▶ [Source extract]
# # # # # # #
Reasons why an assured hope is exceedingly to be desired
I ask special attention to this point. I heartily wish that assurance was more sought after than it is. Too many among those who believe begin doubting and go on doubting, live doubting and die doubting, and go to heaven in a kind of mist.
It would ill become me to speak in a slighting way of “hopes” and “trusts.” But I fear many of us sit down content with them and go no further. I should like to see fewer “peradventurers” in the Lord’s family and more who could say, “I know and am persuaded.” Oh, that all believers would covet the best gifts and not be content with less! Many miss the full tide of blessedness the gospel was meant to convey. Many keep themselves in a low and starved condition of soul, while their Lord is saying, “Eat and drink abundantly, O beloved.” “Ask and receive, that your joy may be full” (Song 5:1; John 16:24).
# # # # # # #
▶ [Source data]
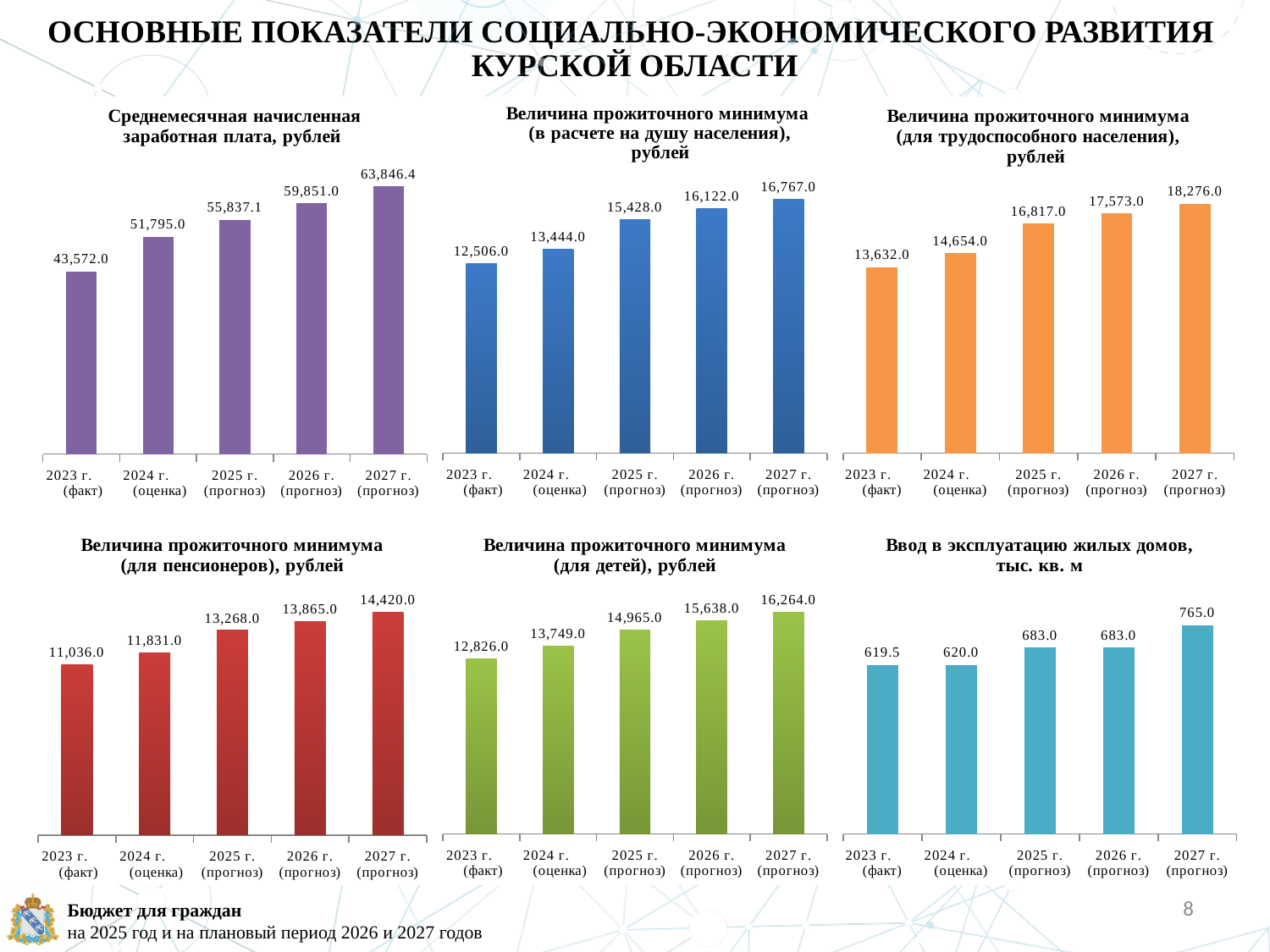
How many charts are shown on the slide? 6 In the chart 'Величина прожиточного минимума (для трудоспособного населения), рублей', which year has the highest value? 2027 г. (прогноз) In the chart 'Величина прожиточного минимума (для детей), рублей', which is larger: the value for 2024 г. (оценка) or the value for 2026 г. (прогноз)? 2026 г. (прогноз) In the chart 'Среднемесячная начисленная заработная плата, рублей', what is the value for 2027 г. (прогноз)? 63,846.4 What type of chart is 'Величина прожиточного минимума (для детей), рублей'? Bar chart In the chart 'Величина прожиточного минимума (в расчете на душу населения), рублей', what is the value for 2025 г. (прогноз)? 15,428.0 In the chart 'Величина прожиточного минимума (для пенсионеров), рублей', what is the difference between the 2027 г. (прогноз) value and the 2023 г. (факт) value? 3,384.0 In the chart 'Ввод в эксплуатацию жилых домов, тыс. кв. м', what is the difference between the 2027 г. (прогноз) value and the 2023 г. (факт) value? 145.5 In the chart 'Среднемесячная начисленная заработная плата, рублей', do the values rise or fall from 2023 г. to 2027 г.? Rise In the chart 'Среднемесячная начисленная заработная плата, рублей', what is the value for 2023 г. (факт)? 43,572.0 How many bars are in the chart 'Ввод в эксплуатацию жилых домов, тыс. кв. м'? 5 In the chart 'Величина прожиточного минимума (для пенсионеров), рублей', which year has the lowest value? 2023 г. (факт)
# # # # # # #
▶ [Tasks to complete]
• a. Copy the passage on assured hope word for word, starting at "It would ill" and ending at "5:1; John 16:24).".
• b. Go on with the passage on assured hope from the point where it stops.
The data comes from a separate source and has no connection to the passage on assured hope.

▶ [Responses per task]
• a.
It would ill become me to speak in a slighting way of “hopes” and “trusts.” But I fear many of us sit down content with them and go no further. I should like to see fewer “peradventurers” in the Lord’s family and more who could say, “I know and am persuaded.” Oh, that all believers would covet the best gifts and not be content with less! Many miss the full tide of blessedness the gospel was meant to convey. Many keep themselves in a low and starved condition of soul, while their Lord is saying, “Eat and drink abundantly, O beloved.” “Ask and receive, that your joy may be full” (Song 5:1; John 16:24).

• b.
1. Let us remember that assurance is to be desired because of the present comfort and peace it affords.
Doubts and fears have power to spoil much of the happiness of a true believer in Christ. Uncertainty and suspense are bad enough in any condition—in the matter of our health, our property, our families, our affections, our earthly callings—but never so bad as in the affairs of our souls. And so long as a believer cannot get beyond, “I hope,” and “I trust,” he manifestly feels a degree of uncertainty about his spiritual state. The very words imply as much. He says, “I hope,” because he dares not say, “I know.”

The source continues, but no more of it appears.